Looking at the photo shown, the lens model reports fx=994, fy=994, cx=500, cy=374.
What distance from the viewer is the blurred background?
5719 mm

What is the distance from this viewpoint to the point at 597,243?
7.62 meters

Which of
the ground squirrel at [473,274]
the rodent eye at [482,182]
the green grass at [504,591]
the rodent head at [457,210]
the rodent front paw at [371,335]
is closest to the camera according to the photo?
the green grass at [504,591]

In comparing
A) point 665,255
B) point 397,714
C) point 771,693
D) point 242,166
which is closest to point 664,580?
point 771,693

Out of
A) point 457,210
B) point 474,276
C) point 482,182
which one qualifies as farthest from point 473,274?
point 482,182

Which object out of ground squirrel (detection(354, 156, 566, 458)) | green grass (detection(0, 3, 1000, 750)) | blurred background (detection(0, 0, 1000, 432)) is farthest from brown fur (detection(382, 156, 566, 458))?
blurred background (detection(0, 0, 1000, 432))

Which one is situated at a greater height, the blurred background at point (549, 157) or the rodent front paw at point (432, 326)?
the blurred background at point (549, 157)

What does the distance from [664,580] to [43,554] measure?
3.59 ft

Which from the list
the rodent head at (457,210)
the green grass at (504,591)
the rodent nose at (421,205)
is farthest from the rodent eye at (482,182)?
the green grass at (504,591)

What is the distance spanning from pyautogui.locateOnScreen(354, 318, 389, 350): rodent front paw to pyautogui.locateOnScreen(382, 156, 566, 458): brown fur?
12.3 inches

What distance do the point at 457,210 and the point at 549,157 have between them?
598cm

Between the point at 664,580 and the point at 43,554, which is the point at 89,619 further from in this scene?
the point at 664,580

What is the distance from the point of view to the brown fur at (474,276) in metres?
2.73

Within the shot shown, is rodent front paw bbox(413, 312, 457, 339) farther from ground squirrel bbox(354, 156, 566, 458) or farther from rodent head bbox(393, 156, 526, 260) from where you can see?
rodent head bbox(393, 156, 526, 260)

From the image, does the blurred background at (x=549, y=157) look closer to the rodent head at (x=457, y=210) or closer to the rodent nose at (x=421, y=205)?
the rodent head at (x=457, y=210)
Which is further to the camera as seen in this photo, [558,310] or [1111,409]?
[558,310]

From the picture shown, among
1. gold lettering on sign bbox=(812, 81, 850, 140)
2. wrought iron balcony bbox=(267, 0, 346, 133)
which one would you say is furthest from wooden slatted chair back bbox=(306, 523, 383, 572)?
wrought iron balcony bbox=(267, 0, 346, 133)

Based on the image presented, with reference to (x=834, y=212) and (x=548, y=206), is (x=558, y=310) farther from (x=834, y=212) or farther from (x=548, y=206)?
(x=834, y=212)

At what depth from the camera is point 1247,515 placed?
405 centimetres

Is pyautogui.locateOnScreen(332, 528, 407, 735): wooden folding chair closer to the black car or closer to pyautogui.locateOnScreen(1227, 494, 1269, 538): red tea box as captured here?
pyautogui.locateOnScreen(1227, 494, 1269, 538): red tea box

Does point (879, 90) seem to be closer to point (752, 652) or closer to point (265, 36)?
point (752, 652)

+ + + + +

▶ [What you will do]
Can you copy all of the rows above word for word, leaving every line unchanged?

▶ [Solution to this exercise]
Looking at the photo shown, the lens model reports fx=994, fy=994, cx=500, cy=374.
What distance from the viewer is the blurred background?
5719 mm

What is the distance from this viewpoint to the point at 597,243?
7.62 meters

Which of
the ground squirrel at [473,274]
the rodent eye at [482,182]
the green grass at [504,591]
the rodent head at [457,210]
the rodent front paw at [371,335]
is closest to the camera according to the photo?
the green grass at [504,591]

In comparing
A) point 665,255
B) point 397,714
C) point 771,693
D) point 242,166
which is closest to point 664,580?
point 771,693

Out of
A) point 457,210
B) point 474,276
C) point 482,182
which one qualifies as farthest from point 473,274?
point 482,182

Which object out of ground squirrel (detection(354, 156, 566, 458)) | green grass (detection(0, 3, 1000, 750)) | blurred background (detection(0, 0, 1000, 432)) is farthest from brown fur (detection(382, 156, 566, 458))?
blurred background (detection(0, 0, 1000, 432))

Which one is situated at a greater height, the blurred background at point (549, 157) or the rodent front paw at point (432, 326)?
the blurred background at point (549, 157)

What does the distance from [664,580] to [43,554] measure?
3.59 ft

Which from the list
the rodent head at (457,210)
the green grass at (504,591)
the rodent nose at (421,205)
is farthest from the rodent eye at (482,182)?
the green grass at (504,591)

What is the distance spanning from pyautogui.locateOnScreen(354, 318, 389, 350): rodent front paw to pyautogui.locateOnScreen(382, 156, 566, 458): brown fur?
12.3 inches

What distance do the point at 457,210 and the point at 549,157 have between them?
598cm

Between the point at 664,580 and the point at 43,554, which is the point at 89,619 further from in this scene?
the point at 664,580

What is the distance from the point of view to the brown fur at (474,276) in metres?
2.73

Within the shot shown, is rodent front paw bbox(413, 312, 457, 339) farther from ground squirrel bbox(354, 156, 566, 458) or farther from rodent head bbox(393, 156, 526, 260) from where you can see?
rodent head bbox(393, 156, 526, 260)

From the image, does the blurred background at (x=549, y=157) look closer to the rodent head at (x=457, y=210) or closer to the rodent nose at (x=421, y=205)?
the rodent head at (x=457, y=210)
Which is further to the camera as seen in this photo, [558,310] or [1111,409]?
[558,310]

From the picture shown, among
1. gold lettering on sign bbox=(812, 81, 850, 140)
2. wrought iron balcony bbox=(267, 0, 346, 133)
which one would you say is furthest from wooden slatted chair back bbox=(306, 523, 383, 572)?
wrought iron balcony bbox=(267, 0, 346, 133)

Based on the image presented, with reference to (x=834, y=212) and (x=548, y=206), is (x=558, y=310) farther from (x=834, y=212) or farther from (x=548, y=206)?
(x=834, y=212)

At what depth from the camera is point 1247,515 placed?
405 centimetres

Is pyautogui.locateOnScreen(332, 528, 407, 735): wooden folding chair closer to the black car or closer to pyautogui.locateOnScreen(1227, 494, 1269, 538): red tea box as captured here?
pyautogui.locateOnScreen(1227, 494, 1269, 538): red tea box

Does point (879, 90) seem to be closer to point (752, 652) or closer to point (265, 36)?
point (752, 652)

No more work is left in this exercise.